Given request: A verbatim copy of the records is required, with all pictures left out.

The input:
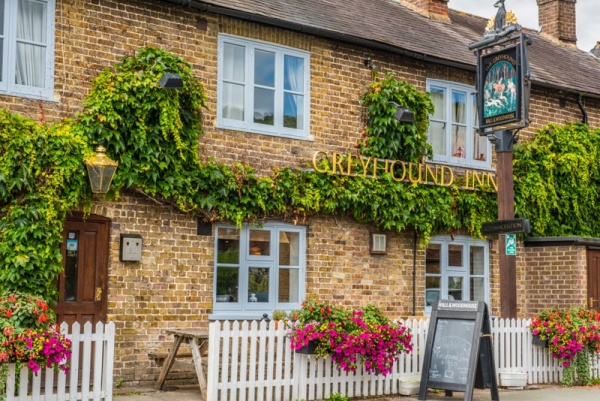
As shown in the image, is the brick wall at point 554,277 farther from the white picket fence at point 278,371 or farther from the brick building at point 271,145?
the white picket fence at point 278,371

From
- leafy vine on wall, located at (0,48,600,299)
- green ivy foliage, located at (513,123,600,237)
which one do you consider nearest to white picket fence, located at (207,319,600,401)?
leafy vine on wall, located at (0,48,600,299)

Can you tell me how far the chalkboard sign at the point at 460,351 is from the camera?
10484 mm

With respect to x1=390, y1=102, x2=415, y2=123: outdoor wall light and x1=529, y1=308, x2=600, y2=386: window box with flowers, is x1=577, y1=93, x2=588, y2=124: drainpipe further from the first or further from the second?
x1=529, y1=308, x2=600, y2=386: window box with flowers

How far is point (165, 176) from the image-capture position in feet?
38.9

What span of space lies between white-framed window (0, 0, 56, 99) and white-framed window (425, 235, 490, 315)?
292 inches

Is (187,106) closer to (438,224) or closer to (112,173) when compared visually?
(112,173)

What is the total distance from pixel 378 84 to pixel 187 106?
12.6 ft

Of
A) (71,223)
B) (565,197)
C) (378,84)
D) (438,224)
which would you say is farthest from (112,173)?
(565,197)

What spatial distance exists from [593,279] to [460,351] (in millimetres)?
6497

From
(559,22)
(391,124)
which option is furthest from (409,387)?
(559,22)

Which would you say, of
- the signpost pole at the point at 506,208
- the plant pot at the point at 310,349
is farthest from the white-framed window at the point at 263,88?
the plant pot at the point at 310,349

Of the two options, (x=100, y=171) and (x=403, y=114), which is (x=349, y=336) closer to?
(x=100, y=171)

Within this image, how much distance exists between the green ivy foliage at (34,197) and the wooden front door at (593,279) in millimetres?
9895

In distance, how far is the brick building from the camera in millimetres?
11562
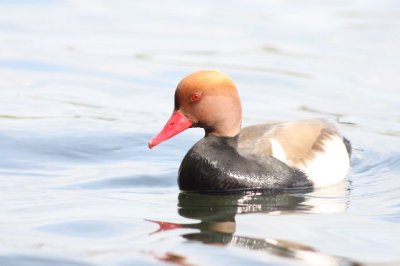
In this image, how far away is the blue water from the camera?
317 inches

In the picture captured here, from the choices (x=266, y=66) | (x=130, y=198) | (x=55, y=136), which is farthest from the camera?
(x=266, y=66)

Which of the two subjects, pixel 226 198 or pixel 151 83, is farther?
pixel 151 83

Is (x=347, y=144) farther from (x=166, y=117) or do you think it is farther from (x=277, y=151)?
(x=166, y=117)

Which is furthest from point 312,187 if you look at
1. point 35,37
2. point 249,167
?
point 35,37

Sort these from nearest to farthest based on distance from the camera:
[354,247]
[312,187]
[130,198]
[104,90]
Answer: [354,247] < [130,198] < [312,187] < [104,90]

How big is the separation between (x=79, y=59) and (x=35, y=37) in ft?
5.03

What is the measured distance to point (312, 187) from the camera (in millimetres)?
10438

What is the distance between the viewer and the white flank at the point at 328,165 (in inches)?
415

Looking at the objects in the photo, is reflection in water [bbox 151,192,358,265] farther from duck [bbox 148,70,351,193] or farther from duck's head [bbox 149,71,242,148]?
duck's head [bbox 149,71,242,148]

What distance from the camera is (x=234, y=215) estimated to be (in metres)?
9.12

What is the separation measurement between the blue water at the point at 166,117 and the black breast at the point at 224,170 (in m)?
0.12

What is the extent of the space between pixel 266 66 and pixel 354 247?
8189 mm

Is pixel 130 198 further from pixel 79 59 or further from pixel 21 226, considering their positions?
pixel 79 59

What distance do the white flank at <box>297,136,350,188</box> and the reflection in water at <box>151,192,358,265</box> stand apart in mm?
542
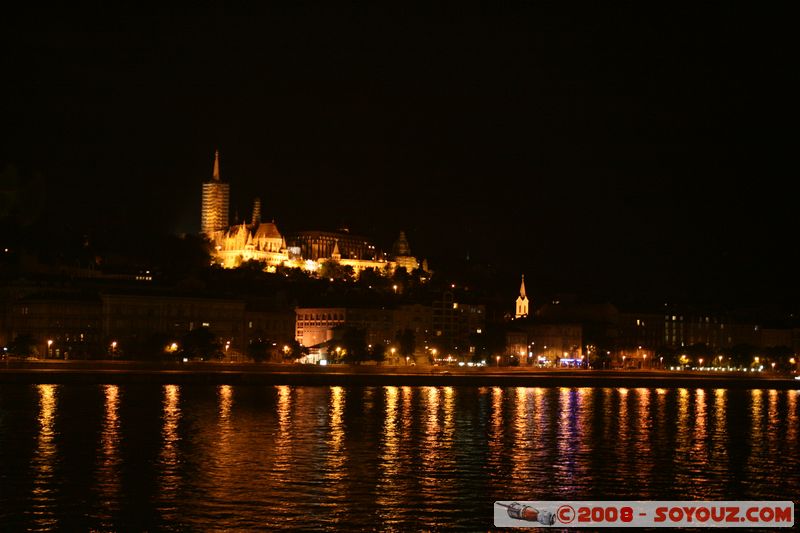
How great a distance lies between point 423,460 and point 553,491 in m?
6.19

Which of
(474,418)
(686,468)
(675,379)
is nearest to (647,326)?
(675,379)

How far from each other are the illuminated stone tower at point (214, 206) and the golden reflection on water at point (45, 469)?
13141 centimetres

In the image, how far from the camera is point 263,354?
93812 mm

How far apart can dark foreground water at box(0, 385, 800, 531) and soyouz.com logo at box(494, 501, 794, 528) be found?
880mm

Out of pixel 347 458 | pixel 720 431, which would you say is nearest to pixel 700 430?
pixel 720 431

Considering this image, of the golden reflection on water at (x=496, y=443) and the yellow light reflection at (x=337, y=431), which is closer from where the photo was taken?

Full output:
As shown in the image, is the brick wall at point 554,277 farther from the white picket fence at point 278,371 or farther from the brick building at point 271,145?
the white picket fence at point 278,371

From
- leafy vine on wall, located at (0,48,600,299)
- green ivy foliage, located at (513,123,600,237)
which one do you consider nearest to white picket fence, located at (207,319,600,401)?
leafy vine on wall, located at (0,48,600,299)

Can you tell me how far the chalkboard sign at the point at 460,351 is from the camera?
10484 mm

With respect to x1=390, y1=102, x2=415, y2=123: outdoor wall light and x1=529, y1=308, x2=600, y2=386: window box with flowers, is x1=577, y1=93, x2=588, y2=124: drainpipe further from the first or further from the second?
x1=529, y1=308, x2=600, y2=386: window box with flowers

How far is point (165, 176) from the image-capture position in feet?
38.9

What span of space lies between white-framed window (0, 0, 56, 99) and white-framed window (425, 235, 490, 315)?
292 inches

Is (187,106) closer to (438,224) or closer to (112,173) when compared visually?
(112,173)

What is the total distance from pixel 378 84 to pixel 187 106?
12.6 ft

Of
A) (71,223)
B) (565,197)
C) (378,84)
D) (438,224)
which would you say is farthest from (112,173)?
(565,197)

What spatial distance exists from [593,279] to [460,351] (in millimetres)?
6497

From
(559,22)
(391,124)
which option is furthest from (409,387)?
(559,22)

Which would you say, of
- the signpost pole at the point at 506,208
- the plant pot at the point at 310,349
is farthest from the white-framed window at the point at 263,88?
the plant pot at the point at 310,349

Of the two options, (x=100, y=171) and (x=403, y=114), which is (x=349, y=336) closer to?
(x=100, y=171)

Within this image, how much distance exists between the green ivy foliage at (34,197) and the wooden front door at (593,279) in millimetres?
9895

In distance, how far is the brick building from the camera in millimetres?
11562
In this image, how far away is the blue water from the camera?
317 inches

In the picture captured here, from the choices (x=266, y=66) | (x=130, y=198) | (x=55, y=136), which is farthest from the camera?
(x=266, y=66)

Which of the two subjects, pixel 226 198 or pixel 151 83, is farther?
pixel 151 83

Is (x=347, y=144) farther from (x=166, y=117) or do you think it is farther from (x=277, y=151)?
(x=166, y=117)

Which is furthest from point 312,187 if you look at
1. point 35,37
2. point 249,167
?
point 35,37

Sort these from nearest to farthest based on distance from the camera:
[354,247]
[312,187]
[130,198]
[104,90]
Answer: [354,247] < [130,198] < [312,187] < [104,90]

How big is the separation between (x=79, y=59) and (x=35, y=37) in ft?
5.03

What is the measured distance to point (312, 187) from the camera (in millimetres)?
10438

What is the distance between the viewer and the white flank at the point at 328,165 (in inches)?
415

Looking at the objects in the photo, is reflection in water [bbox 151,192,358,265] farther from duck [bbox 148,70,351,193] or farther from duck's head [bbox 149,71,242,148]?
duck's head [bbox 149,71,242,148]

What distance from the camera is (x=234, y=215) estimated to be (in metres)?
9.12

What is the separation measurement between the blue water at the point at 166,117 and the black breast at the point at 224,170 (in m)?
0.12

What is the extent of the space between pixel 266 66 and pixel 354 247?
8189 mm

Is pixel 130 198 further from pixel 79 59 or further from pixel 21 226, considering their positions?
pixel 79 59

What distance do the white flank at <box>297,136,350,188</box> and the reflection in water at <box>151,192,358,265</box> stand apart in mm?
542
How great a distance lies between point 423,460 and point 553,491 in m?
6.19

Which of
(474,418)
(686,468)
(675,379)
is nearest to (647,326)?
(675,379)

How far from each other are the illuminated stone tower at point (214, 206) and the golden reflection on water at point (45, 469)?
13141 centimetres

In the image, how far from the camera is point 263,354?
93812 mm

How far apart can dark foreground water at box(0, 385, 800, 531) and soyouz.com logo at box(494, 501, 794, 528) be found?
880mm

Out of pixel 347 458 | pixel 720 431, which would you say is nearest to pixel 700 430?
pixel 720 431

Considering this image, of the golden reflection on water at (x=496, y=443) and the yellow light reflection at (x=337, y=431), which is closer from where the photo was taken?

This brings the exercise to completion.